Enunciado da tarefa
Diga se cada afirmação abaixo está de acordo com o texto sobre as separações após trinta anos de relação, respondendo sim ou não e citando as palavras exatas do texto que o comprovam.
1. O autor acha estas separações menos interessantes do que as precoces.
2. As pessoas destes casos relatam sobretudo um sentimento de recusa.
3. Estas pessoas esperam descobrir o amor com outras.

Texto fornecido
Relações ( casados ou não) de 30 anos, filhos  ( se os houve) saídos e emancipados, os sessenta à porta e catrapumba. Estas separações são para mim muito mais interessantes do que as precoces. À uma não envolvem guarda parental e vesânia associada ( na qual sou tantas vezes enfiado), às duas não pressupõem a treta da vita nuova.

Um homem que perdeu o filho adulto ( almoçava enquanto o rapaz se suicidava no andar de cima), Hoffmannsthal, dizia que a imaginação forte é conservadora. Parece uma contradição ( ele que fazia um esforço para deixar de ouvir o presente) mas estes divórcios lembram-me o aforisma. 

 

Dos casos que tive, as pessoas relatam-me um sentimento de esgotamento ( comum aos outros divórcios) mas sobretudo de recusa. Já não esperam descobrir o amor com outras, não traçam grandes . objectivos, não albergam ilusão nenhuma sobre a felicidade. Distinguem-se dos que ficam juntos/casados porque nenhuma sensação de segurança pré-velhice compensa a acédia permanente.

A imaginação forte e conservadora traz-lhes ao espírito um tempo insuportável e certo. Se não podem atrasar a velhice nem esquivar-se à doença, querem pelo menos viver sem dar nem receber. Uma autarcia total para o fim de linha.

Listagem fornecida
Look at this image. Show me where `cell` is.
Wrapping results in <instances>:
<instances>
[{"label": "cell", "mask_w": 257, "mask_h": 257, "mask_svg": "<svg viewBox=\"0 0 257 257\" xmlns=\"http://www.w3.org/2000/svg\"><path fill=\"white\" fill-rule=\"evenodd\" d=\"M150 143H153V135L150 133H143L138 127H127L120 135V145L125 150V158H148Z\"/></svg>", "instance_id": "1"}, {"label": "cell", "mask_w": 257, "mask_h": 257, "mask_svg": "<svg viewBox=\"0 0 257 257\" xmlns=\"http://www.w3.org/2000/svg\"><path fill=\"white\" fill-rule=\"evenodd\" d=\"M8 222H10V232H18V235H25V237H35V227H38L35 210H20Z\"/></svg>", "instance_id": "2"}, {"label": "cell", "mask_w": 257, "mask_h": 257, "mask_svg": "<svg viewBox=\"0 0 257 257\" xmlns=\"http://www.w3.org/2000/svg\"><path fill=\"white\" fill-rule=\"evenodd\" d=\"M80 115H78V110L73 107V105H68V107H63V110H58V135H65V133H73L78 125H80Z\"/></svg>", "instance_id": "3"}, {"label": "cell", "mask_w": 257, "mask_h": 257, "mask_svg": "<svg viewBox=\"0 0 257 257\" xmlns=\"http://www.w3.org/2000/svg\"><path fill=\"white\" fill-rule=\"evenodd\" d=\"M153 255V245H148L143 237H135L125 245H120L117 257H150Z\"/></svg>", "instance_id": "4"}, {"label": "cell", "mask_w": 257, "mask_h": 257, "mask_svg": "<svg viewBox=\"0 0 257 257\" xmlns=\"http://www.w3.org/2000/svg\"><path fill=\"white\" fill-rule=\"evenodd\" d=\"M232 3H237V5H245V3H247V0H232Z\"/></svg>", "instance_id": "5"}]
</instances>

Resolução do exercício
1. Não: "Estas separações são para mim muito mais interessantes do que as precoces."
2. Sim: "mas sobretudo de recusa"
3. Não: "Já não esperam descobrir o amor com outras"